Hundertvierunddreißigste Geschichte

[125] geschah: Einer hat geheißen Reb Dime bar Abe, der war gar gewöhntlich un wol bekannt bei dem Malach hamowes (Todesengel). Da sagt der Malach hamowes wider seinen Schliach (Boten): »Geh hin un bring mir eine Frau, die heißt Miriam, die da pflegt Weiber zu flechten.« Da ging der Schliach hin un bracht ihm die Miriam, die da pflegt die Kinder zu flechten un der Schliach hat ungleich (nicht richtig) verstanden. Da sagt der Malach hamowes: »Ich hab dich doch geheißen, du sollst mir die Miriam bringen, die da pflegt die Weiber zu flechten. Un warum hast du mir die Miriam gebracht, die da die Kinder flechtet?« Da sagt der Schliach: »Gib mir sie wieder her, ich will sie wieder lebendig machen.« Da sagt der Malach hamowes wider seinen Knecht: »Lieber, sag du mir, wie hast du sie können töten, weil ihr Zeit noch nit gewesen is, daß sie hat sollen sterben?« Da sagt der Schliach: »Ich will dir sagen, sie saß eben bei dem Feuer, un hat den Schürstecken in der Hand un wollt das Feuer schüren. Da legt sie den Schürstecken in das Feuer. Da verbrannt der Schürstecken im Feuer. Un da der Schürstecken is verbrennt werden so is ihr Masel (Glück) auch verbrennt, da hab ich sie getötet.« Da fragt Reb Dime: »Habt ihr denn die Macht so zu tan?« Da fragt der Malach hamowes (Todesengel): »Steht nit in Koheleth geschrieben: Mancher sterbt sonder Gericht, daß einer muß vor seiner Zeit sterben«, »aber ich geb ihn nit unter die Toten bis seine Zeit hat sollen sein, daß er hat sollen sterben. Un halt sie derweil bei mir.
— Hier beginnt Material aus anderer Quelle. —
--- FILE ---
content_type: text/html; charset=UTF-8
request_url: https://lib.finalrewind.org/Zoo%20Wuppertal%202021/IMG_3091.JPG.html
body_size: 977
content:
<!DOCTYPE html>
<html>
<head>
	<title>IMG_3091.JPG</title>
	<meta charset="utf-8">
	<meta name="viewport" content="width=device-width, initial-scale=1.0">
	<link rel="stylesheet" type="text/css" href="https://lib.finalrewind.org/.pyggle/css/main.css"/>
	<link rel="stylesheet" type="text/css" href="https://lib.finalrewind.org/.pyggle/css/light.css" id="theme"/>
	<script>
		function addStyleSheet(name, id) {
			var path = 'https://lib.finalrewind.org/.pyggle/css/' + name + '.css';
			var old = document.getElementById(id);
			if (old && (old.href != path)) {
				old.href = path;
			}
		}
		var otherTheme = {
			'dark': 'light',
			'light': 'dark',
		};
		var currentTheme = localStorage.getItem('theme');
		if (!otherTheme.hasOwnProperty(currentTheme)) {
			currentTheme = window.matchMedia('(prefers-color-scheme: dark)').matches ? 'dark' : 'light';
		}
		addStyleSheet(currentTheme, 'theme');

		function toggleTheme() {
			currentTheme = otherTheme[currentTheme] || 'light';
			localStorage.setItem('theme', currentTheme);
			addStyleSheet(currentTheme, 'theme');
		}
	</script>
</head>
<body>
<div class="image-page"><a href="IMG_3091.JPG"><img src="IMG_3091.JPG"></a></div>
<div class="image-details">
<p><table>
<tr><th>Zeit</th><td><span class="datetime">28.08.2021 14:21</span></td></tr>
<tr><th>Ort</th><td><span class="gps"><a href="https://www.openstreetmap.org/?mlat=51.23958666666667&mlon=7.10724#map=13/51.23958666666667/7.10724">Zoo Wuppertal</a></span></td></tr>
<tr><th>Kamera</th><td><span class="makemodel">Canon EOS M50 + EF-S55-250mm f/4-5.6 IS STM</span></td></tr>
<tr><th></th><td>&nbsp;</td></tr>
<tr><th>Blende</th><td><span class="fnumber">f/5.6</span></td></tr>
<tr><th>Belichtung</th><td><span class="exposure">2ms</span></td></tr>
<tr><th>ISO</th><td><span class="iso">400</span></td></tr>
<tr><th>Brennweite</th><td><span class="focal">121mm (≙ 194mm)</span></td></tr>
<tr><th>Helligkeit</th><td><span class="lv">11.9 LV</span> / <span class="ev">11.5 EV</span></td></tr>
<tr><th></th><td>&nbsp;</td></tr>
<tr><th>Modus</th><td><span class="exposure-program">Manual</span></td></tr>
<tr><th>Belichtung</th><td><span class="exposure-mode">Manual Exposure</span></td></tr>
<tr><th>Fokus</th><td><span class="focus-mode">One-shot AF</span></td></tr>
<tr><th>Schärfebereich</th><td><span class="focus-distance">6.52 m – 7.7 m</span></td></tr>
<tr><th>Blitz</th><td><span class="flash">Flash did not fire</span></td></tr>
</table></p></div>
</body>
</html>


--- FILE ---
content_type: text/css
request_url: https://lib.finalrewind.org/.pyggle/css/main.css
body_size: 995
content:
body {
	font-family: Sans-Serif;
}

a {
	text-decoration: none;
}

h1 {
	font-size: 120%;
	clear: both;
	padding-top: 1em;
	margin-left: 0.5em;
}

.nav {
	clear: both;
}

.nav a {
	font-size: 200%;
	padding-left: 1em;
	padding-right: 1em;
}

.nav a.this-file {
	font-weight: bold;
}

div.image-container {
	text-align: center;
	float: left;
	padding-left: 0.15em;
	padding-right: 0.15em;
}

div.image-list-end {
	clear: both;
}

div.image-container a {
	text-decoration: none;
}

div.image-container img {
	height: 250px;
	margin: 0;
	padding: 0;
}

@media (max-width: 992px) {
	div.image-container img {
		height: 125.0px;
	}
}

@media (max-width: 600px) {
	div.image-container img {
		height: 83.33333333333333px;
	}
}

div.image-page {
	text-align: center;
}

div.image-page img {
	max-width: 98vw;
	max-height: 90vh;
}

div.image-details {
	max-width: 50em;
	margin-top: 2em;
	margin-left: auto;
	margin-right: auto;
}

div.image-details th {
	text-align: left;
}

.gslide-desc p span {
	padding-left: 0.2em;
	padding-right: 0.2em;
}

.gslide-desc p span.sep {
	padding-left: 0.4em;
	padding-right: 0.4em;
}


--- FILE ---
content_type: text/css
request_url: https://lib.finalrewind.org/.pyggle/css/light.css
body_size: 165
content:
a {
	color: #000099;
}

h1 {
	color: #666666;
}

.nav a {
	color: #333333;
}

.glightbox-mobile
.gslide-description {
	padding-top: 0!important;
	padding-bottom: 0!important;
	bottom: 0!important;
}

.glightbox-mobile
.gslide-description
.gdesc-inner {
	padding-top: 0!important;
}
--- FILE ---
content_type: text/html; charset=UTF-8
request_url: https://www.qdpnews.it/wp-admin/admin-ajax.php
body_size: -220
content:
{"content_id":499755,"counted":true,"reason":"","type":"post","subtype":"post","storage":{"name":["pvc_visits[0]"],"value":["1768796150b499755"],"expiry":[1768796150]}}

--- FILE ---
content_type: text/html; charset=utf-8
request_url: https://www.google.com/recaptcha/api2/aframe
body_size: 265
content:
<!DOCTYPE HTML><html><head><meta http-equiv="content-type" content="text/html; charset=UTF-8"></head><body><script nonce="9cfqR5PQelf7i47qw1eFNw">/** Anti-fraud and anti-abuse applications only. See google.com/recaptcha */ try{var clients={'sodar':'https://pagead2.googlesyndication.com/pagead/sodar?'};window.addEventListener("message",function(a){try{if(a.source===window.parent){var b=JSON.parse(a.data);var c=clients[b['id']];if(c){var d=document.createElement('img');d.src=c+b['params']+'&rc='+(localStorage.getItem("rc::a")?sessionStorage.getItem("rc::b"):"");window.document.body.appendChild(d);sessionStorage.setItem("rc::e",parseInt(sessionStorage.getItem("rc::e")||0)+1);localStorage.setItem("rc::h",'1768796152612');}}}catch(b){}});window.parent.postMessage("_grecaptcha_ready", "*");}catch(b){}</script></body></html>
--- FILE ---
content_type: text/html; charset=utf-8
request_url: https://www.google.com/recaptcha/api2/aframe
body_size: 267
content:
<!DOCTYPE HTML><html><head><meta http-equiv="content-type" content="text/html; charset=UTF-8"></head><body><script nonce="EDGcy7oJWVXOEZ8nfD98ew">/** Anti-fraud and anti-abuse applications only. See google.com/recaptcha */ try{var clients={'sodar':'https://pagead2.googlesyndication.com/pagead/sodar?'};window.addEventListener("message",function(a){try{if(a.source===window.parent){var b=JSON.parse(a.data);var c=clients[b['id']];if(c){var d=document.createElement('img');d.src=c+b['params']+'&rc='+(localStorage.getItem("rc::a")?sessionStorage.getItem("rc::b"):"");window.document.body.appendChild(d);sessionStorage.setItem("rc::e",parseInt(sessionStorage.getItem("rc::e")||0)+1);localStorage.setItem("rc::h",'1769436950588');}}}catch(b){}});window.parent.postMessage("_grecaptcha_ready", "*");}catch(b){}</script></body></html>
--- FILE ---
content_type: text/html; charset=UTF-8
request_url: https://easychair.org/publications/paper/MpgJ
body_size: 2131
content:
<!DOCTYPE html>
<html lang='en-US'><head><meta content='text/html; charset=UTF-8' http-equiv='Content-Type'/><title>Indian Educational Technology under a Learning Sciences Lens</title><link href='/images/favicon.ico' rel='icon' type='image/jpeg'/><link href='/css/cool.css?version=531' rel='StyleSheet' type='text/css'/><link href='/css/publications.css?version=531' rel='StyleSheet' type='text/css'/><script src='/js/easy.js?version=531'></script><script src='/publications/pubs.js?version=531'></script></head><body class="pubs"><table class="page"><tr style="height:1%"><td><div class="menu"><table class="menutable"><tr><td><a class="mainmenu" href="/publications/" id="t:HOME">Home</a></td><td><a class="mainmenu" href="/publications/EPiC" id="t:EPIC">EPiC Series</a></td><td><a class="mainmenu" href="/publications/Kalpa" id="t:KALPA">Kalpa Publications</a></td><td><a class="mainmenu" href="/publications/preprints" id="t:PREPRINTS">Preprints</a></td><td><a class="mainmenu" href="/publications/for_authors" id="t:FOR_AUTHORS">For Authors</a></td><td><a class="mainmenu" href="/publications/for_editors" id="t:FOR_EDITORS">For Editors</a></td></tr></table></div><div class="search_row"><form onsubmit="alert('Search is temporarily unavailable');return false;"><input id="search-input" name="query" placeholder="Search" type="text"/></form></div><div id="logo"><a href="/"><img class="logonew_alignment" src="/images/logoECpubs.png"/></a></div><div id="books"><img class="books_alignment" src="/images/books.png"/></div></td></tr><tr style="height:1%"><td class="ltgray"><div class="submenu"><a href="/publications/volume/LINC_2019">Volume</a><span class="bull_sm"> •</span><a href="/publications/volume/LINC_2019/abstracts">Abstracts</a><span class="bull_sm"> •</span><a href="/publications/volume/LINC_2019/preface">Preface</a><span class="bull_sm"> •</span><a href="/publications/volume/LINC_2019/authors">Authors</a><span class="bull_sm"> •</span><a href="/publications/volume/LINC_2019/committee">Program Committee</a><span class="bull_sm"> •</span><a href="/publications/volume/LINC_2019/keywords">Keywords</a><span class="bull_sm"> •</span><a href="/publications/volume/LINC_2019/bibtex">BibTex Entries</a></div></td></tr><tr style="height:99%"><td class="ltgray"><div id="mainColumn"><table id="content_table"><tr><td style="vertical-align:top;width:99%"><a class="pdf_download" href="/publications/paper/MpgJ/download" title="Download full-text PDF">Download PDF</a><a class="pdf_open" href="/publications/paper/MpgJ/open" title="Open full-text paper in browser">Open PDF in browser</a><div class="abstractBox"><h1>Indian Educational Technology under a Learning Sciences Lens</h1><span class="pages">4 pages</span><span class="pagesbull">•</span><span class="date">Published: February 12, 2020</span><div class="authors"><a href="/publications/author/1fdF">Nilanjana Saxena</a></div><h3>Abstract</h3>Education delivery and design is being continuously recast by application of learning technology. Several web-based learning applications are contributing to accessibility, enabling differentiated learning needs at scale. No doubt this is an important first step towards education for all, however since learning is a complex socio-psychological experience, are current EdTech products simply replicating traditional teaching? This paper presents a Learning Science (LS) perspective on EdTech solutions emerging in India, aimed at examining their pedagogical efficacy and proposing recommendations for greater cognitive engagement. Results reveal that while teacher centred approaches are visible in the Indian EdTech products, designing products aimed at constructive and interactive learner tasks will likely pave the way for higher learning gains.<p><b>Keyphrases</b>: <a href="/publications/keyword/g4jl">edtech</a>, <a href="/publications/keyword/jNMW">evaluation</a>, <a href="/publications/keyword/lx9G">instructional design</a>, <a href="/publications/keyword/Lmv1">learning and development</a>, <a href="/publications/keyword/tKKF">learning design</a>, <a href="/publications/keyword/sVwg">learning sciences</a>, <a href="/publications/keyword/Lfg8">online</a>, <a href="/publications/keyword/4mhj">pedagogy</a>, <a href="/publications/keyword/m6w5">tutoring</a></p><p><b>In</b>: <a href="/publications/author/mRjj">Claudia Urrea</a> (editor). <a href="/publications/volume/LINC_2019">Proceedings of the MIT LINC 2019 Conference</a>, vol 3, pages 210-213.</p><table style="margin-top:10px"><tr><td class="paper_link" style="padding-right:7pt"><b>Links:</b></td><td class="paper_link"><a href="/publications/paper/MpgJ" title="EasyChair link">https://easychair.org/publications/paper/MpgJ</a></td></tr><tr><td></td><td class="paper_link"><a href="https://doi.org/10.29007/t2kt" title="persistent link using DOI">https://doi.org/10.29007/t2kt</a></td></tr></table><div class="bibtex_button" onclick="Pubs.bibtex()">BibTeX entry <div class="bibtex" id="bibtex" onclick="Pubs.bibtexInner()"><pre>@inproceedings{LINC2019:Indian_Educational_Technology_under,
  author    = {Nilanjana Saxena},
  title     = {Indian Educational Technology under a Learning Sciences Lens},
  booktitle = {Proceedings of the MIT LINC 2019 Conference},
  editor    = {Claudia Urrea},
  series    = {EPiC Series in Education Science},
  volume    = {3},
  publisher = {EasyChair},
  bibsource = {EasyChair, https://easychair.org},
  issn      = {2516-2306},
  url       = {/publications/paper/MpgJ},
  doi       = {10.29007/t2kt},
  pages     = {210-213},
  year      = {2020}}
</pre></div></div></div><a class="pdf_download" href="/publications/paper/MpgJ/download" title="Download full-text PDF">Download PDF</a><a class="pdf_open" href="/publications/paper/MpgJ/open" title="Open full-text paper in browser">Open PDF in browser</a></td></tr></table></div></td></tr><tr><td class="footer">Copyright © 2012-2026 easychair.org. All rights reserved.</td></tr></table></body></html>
Dernach geb ich ihn unter die toten Leute.« Derhalben soll keine Frau den Schürstecken verbrennen, sonst verbrennt sie auch ihr Masel (Glück).

Quelle:
Allerlei Geschichten. Maasse-Buch, Buch der Sagen und Legenden aus Talmud und Midrasch nebst Volkserzählungen in jüdisch-deutscher Sprache, Nach der Ausgabe des Maasse-Buches, Amsterdam 1723, bearbeitet von Bertha Pappenheim, Frankfurt am Main: J. Kauffmann Verlag, 1929, S. 125.